======== TEXT TO READ ========

Some tech writers who have already been anticipating every possible upgrade to the Surface Pro 3 and were hardly interested with the new Lumias, were expecting another boring presentation; but were very surprised to see the new Surface Book and the ability of the new Lumias to function as PCs once connected to a monitor, keyboard and mouse.
The Surface Book is Microsoft’s first laptop. Sure, it becomes a tablet but it was designed to be a laptop first, tablet later unlike the Surface Pro which was a tablet first, laptop later. The Surface Book is a nice piece of work sporting a revolutionary ‘dynamic’ hinge giving this hybrid more of the ‘lapability’ factor which hindered other Surface models. Surface Pros, and those like it, were supposed to double as laptops but can’t exactly be put on laps. The Surface Book changes that. The base functions more than a keyboard/touchpad. It has a discreet GPU, extra batteries and USB ports. The GPU allows the Surface Book to be used as a gaming machine but not as hardcore. Microsoft has obviously targeted the MacBook and iPad Pro by claiming that the Surface Book has double the power. Conference attendees were mostly positive on the new Surface Book as well as the Surface Pro 4. Both products use the new Intel Skylake processors and prices depend on the processor used. The Surface Book starts with 8GB of RAM, a Skylake Intel Core i5 processor and 128 GB storage with a price of $1499.00 at the low end; and uses a Skylake i7 processor, 16GB RAM and 512GB storage priced at $2699.00 at the high end.
As for the Surface 4, it also sports a Skylake processor as predicted. The bezel’s also been thinned out for the 12.3-inch device. Microsoft’s purchase of N-Trig has also resulted in an updated Surface Pen. The Surface Pro 4 also has updated keyboard covers with better key placements which can also work with older models.
Lessons from Apple
Clearly, Microsoft took a page out of Apple’s ‘one more thing’ concept. There is power in surprising people. Ideas get drilled into the mind. Microsoft will be cool again. If Microsoft maintains this behavior, their conferences will become just as anticipated as Apple’s product launches, though long lines leading up to the Microsoft Stores remains to be seen. But now, Microsoft under Satya Nadella is headed in the right direction. Due to the success of the Surface Pro 3 and the Surface 3, anticipation was built around the Surface Pro 4
Back then, Microsoft had been demonstrating Windows on laptops built by its partners. Now, Microsoft designed its own laptop around Windows 10. Just like what it did with the Surface and Windows 8, Microsoft aims to teach OEMs how laptops should be made and how Windows should be treated in order for it to be successful. Once again were reminded of the Windows Vista fiasco when vendors slapped the demanding operating system on underpowered laptops. Same thing happened when Windows 7 was installed on first-gen Atom netbooks. Those things crawled like pitiful snails opening the door to Linux and people moving to Macs and Macbooks. But at least Microsoft learned to get rid of the bloat and optimize their operating systems beginning with Windows 7 and carried up to Windows 10.

========

PROBLEM TO SOLVE — Copy out the passage of the Surface Book article above from "Some tech writers" to "keyboard and mouse.", word for word.

======== ENTRIES SUPPLIED ========

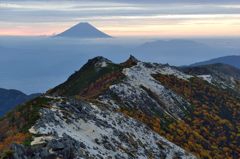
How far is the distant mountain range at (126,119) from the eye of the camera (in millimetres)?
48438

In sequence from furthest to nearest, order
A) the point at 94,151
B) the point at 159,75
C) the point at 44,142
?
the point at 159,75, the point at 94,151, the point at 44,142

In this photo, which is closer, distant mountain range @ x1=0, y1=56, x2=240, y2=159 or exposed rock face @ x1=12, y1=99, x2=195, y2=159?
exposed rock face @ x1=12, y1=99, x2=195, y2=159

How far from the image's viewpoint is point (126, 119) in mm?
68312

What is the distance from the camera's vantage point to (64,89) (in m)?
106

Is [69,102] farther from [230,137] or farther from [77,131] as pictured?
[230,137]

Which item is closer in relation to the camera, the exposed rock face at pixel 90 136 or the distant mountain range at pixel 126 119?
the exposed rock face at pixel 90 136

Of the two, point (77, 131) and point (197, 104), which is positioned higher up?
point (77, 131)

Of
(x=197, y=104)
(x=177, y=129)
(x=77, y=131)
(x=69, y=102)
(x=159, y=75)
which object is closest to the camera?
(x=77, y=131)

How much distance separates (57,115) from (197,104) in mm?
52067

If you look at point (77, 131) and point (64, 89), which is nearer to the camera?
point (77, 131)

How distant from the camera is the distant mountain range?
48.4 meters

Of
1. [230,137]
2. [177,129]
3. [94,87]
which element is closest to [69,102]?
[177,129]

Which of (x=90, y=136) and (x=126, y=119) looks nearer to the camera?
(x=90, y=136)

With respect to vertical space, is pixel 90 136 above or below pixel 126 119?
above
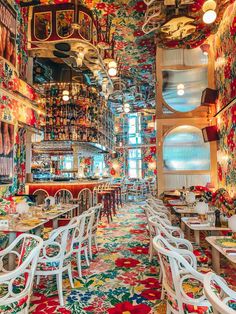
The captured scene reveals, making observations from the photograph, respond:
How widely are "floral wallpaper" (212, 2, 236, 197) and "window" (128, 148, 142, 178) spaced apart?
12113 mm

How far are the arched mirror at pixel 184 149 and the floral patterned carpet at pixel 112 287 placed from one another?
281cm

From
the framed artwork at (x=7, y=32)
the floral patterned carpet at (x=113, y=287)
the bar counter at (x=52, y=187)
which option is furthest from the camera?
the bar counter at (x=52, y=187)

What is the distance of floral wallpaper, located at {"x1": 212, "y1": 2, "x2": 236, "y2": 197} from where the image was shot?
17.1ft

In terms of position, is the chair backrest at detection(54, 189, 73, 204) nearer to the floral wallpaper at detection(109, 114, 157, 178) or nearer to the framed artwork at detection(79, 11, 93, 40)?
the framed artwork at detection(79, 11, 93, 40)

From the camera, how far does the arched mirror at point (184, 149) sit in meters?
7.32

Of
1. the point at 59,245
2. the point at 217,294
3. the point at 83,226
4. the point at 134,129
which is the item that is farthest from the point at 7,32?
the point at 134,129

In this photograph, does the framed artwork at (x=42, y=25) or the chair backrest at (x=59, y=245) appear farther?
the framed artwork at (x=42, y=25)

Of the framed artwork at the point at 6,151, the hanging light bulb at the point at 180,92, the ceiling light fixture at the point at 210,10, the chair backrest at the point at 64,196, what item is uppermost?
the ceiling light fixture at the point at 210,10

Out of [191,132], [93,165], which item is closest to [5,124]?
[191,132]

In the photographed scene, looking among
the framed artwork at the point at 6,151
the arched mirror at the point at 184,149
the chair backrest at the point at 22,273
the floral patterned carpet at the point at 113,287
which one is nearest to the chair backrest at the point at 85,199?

========
======== ENTRIES SUPPLIED ========

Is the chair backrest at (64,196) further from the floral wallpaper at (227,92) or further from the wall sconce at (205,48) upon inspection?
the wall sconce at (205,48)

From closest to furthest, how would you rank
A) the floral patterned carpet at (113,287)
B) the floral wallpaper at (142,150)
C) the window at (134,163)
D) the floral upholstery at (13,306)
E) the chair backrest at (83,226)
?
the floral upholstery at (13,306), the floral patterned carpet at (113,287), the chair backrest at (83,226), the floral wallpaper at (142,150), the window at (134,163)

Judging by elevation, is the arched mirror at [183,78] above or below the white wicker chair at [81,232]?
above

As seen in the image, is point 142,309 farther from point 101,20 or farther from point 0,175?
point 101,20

========

FINISHED ANSWER —
Some tech writers who have already been anticipating every possible upgrade to the Surface Pro 3 and were hardly interested with the new Lumias, were expecting another boring presentation; but were very surprised to see the new Surface Book and the ability of the new Lumias to function as PCs once connected to a monitor, keyboard and mouse.